Now we will build the model on data with low cardinality for cabin and then predict using that model.

In [None]:
# model build on data with plenty of categories in Cabin variable

# call the model
gbc = GradientBoostingClassifier(n_estimators=300, random_state=44)

# train the model
gbc.fit(X_train[["Cabin_reduced", "Sex"]], y_train)

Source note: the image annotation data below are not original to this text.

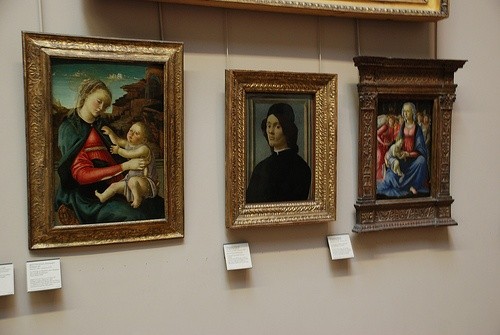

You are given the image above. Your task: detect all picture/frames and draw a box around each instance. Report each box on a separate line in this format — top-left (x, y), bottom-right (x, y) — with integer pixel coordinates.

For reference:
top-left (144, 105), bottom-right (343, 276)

top-left (225, 68), bottom-right (339, 229)
top-left (167, 0), bottom-right (449, 21)
top-left (353, 55), bottom-right (467, 233)
top-left (18, 30), bottom-right (187, 252)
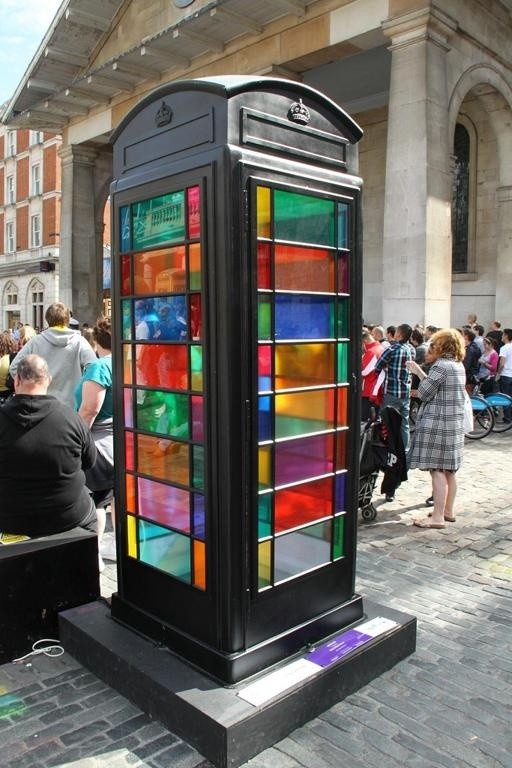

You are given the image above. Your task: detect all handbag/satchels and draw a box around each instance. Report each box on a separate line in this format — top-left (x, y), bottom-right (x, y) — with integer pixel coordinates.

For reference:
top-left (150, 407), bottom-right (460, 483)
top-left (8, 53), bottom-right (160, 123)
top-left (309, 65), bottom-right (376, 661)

top-left (462, 388), bottom-right (474, 434)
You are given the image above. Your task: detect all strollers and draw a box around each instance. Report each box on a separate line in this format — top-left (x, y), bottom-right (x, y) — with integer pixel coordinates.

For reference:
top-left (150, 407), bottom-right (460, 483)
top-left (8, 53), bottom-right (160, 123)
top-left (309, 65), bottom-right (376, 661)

top-left (358, 412), bottom-right (384, 520)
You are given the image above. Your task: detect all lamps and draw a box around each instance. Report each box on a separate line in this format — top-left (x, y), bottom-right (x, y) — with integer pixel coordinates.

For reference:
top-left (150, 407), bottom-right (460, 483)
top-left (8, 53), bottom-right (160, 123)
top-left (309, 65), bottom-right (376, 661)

top-left (40, 261), bottom-right (55, 272)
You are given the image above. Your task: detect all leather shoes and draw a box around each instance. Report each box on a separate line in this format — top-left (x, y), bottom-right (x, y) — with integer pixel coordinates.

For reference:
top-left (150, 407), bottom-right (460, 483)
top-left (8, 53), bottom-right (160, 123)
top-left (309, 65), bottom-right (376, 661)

top-left (386, 493), bottom-right (394, 501)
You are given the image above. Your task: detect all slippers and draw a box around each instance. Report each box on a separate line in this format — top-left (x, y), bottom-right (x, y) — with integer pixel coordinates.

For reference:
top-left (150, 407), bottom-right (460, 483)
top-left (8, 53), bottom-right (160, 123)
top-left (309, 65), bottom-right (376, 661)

top-left (414, 512), bottom-right (456, 528)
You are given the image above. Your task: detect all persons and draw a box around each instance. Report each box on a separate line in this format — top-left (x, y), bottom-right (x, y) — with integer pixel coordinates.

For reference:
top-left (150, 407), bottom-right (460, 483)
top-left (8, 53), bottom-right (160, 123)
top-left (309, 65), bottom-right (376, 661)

top-left (123, 300), bottom-right (187, 340)
top-left (411, 328), bottom-right (466, 528)
top-left (362, 313), bottom-right (512, 504)
top-left (0, 301), bottom-right (114, 571)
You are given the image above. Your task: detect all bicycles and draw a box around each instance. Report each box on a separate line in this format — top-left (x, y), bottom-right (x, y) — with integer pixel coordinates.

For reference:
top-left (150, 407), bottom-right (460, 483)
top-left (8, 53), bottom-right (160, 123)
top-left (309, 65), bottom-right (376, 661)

top-left (410, 374), bottom-right (495, 440)
top-left (472, 374), bottom-right (512, 433)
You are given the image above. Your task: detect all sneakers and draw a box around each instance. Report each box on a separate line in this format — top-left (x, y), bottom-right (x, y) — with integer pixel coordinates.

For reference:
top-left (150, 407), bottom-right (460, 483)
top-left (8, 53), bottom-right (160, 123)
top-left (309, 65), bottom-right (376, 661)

top-left (426, 496), bottom-right (434, 505)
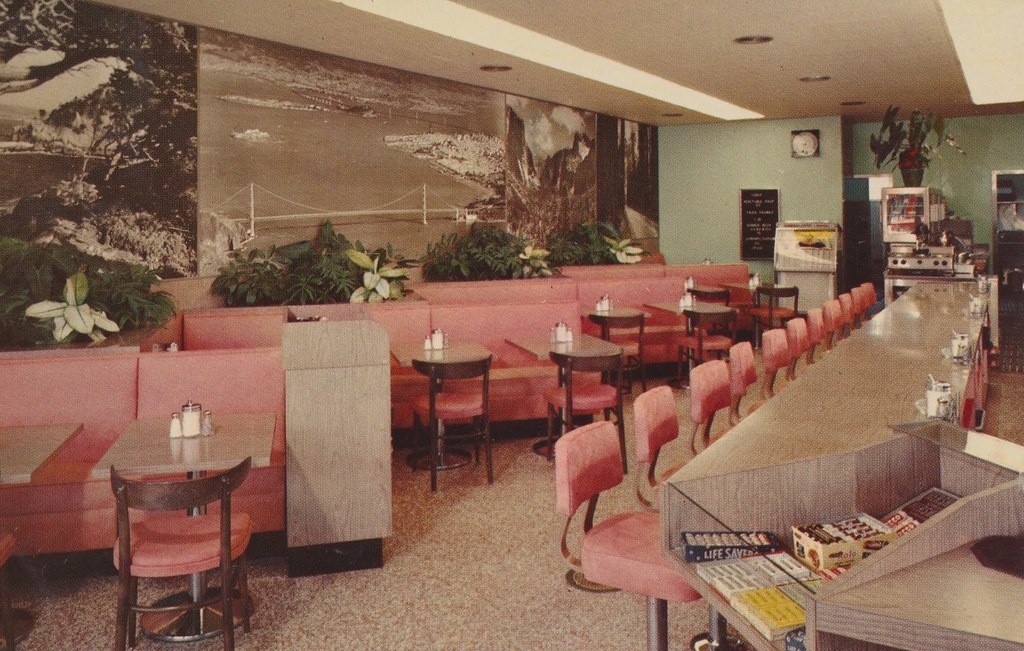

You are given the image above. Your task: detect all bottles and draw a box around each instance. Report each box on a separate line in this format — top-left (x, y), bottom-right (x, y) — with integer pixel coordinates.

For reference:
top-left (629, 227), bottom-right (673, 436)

top-left (966, 294), bottom-right (987, 318)
top-left (924, 373), bottom-right (958, 421)
top-left (679, 291), bottom-right (696, 308)
top-left (974, 273), bottom-right (989, 295)
top-left (431, 328), bottom-right (443, 350)
top-left (202, 409), bottom-right (215, 437)
top-left (169, 412), bottom-right (182, 438)
top-left (549, 319), bottom-right (573, 343)
top-left (181, 399), bottom-right (202, 437)
top-left (596, 294), bottom-right (613, 311)
top-left (424, 334), bottom-right (432, 350)
top-left (748, 272), bottom-right (762, 287)
top-left (683, 277), bottom-right (697, 289)
top-left (950, 328), bottom-right (973, 366)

# make predictions on train and test set
pred_train = gbc.predict_proba(X_train[["Cabin_reduced", "Sex"]])
pred_test = gbc.predict_proba(X_test[["Cabin_reduced", "Sex"]].fillna(0))

print("Train set")
print(
    "Gradient Boosted Trees roc-auc: {}".format(
        roc_auc_score(y_train, pred_train[:, 1])
    )
)
print("Test set")
print(
    "Gradient Boosted Trees roc-auc: {}".format(roc_auc_score(y_test, pred_test[:, 1]))
)

We can see that all the algorithms give better performance when the cardinality of the variables is low.